• [Assigned task]
The reply should reproduce every line of the data below word for word, minus any images.

───── Source material ─────

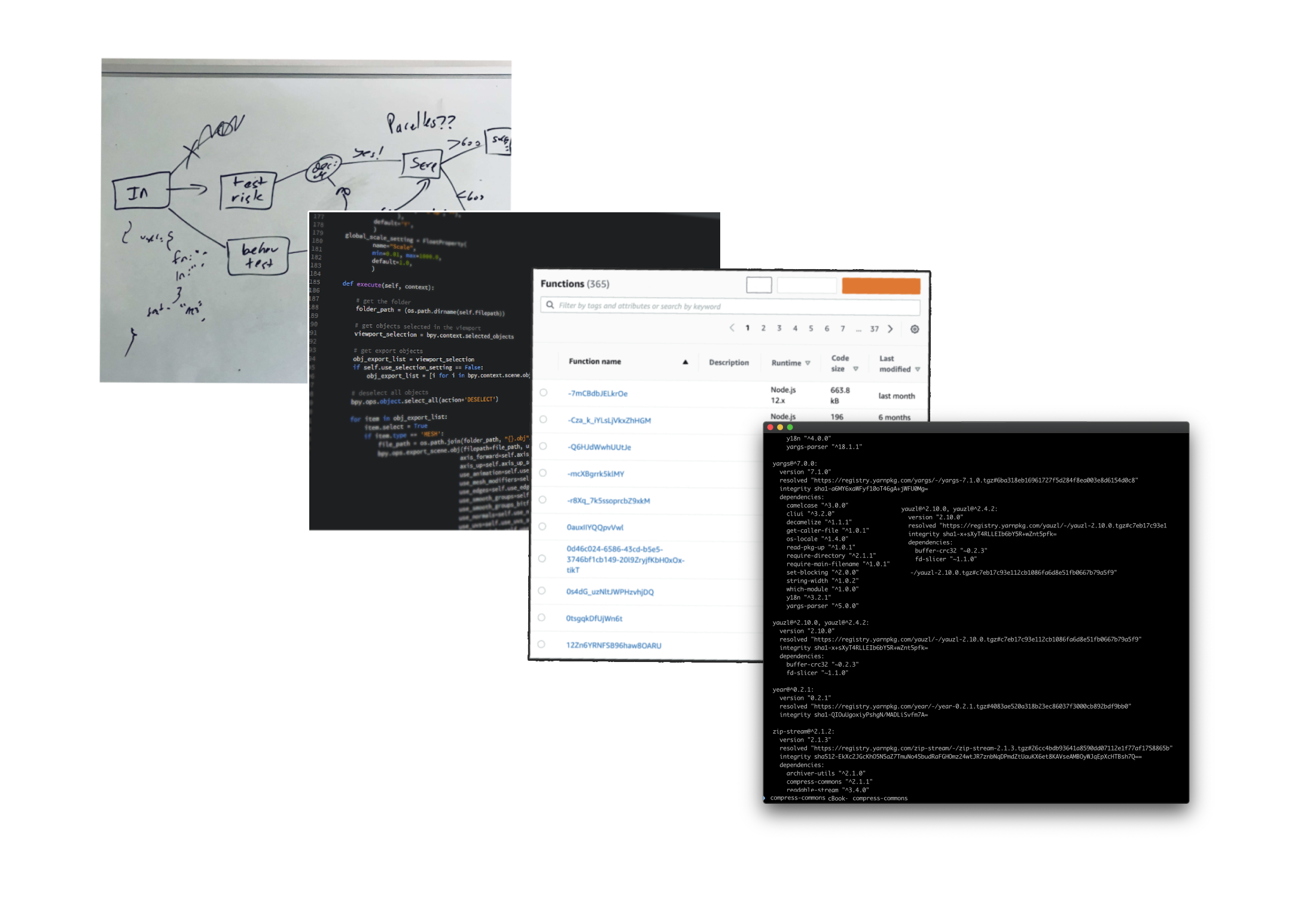 Architecture, whiteboards, log streams, AWS serverless, lambda and more - forget about using all of them!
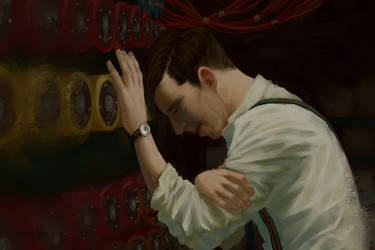 Les Namile | The Imitation Game by SimplEagle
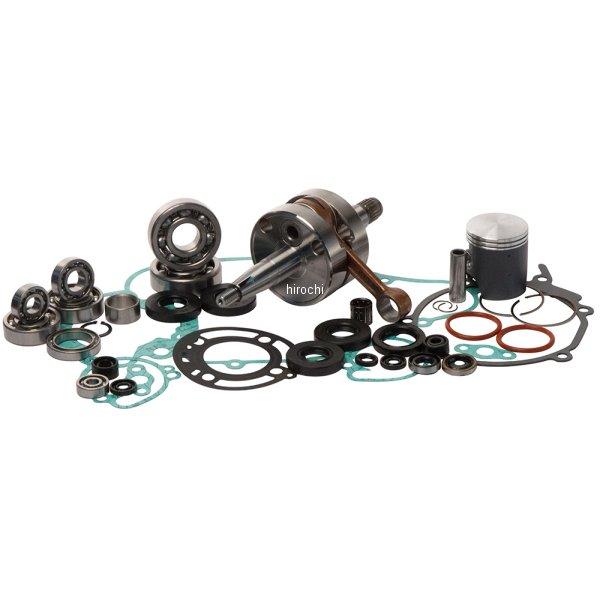【USA在庫あり】 レンチラビット Wrench Rabbit エンジンキット(補修用) 03年-04年 RM65、KX65 0903-0987 JP店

─────

• [Task response]
 Architecture, whiteboards, log streams, AWS serverless, lambda and more - forget about using all of them!
 Les Namile | The Imitation Game by SimplEagle
【USA在庫あり】 レンチラビット Wrench Rabbit エンジンキット(補修用) 03年-04年 RM65、KX65 0903-0987 JP店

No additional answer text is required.